Pull the two ends into an X to tie. The key to the flattest, most flattering knot will be to cross the ends so the outside piece is on the bottom, closest to the body, and then pulling that over the top and then down through the knot so it will stay in place and not flap around, Vipperman says.
"Most people think this is the most intimidating scarf," she says. "But you can wear it with a cardigan, denim, a little heel with a necklace. Let's bust the myth right now that you can't wear a scarf and a necklace."
Vipperman's word for the knit scarf with built-in ruffles is the "noodle," because it stretches, bends and bounces.
"You can sort of do whatever you want with it. It's a terrific base," she says.

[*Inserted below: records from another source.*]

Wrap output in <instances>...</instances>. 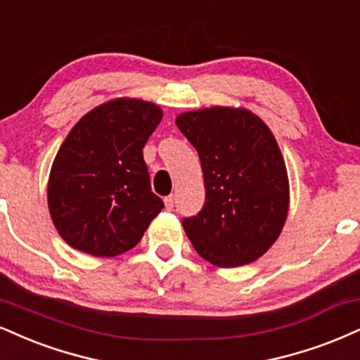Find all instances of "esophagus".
I'll return each instance as SVG.
<instances>
[{
  "mask_svg": "<svg viewBox=\"0 0 360 360\" xmlns=\"http://www.w3.org/2000/svg\"><path fill=\"white\" fill-rule=\"evenodd\" d=\"M164 202H166V210L171 211L172 207H174V196H167L164 199Z\"/></svg>",
  "mask_w": 360,
  "mask_h": 360,
  "instance_id": "obj_1",
  "label": "esophagus"
}]
</instances>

You get an Elizabethan-collar effect if you keep looping it around to the bustline level, tying it loosely at the back of the neck. Go a little tighter and you have a turtleneck.
You also can wear it long and loose, not really tying it at all.
This is the scarf you want with you all the time. It goes under a coat, over a coat, with a low neckline or a high one, and it's the perfect thing to keep at the office where the temperature can go up and down, Vipperman says.
She doesn't like it to be worn perfectly, though. She prefers to fold it corner to corner to make a triangle, put it over the shoulders on a slightly uneven bent, tie it with the outside piece now coming out from under the knot and then create a one-sided bow. That gives it "flourish," she explains.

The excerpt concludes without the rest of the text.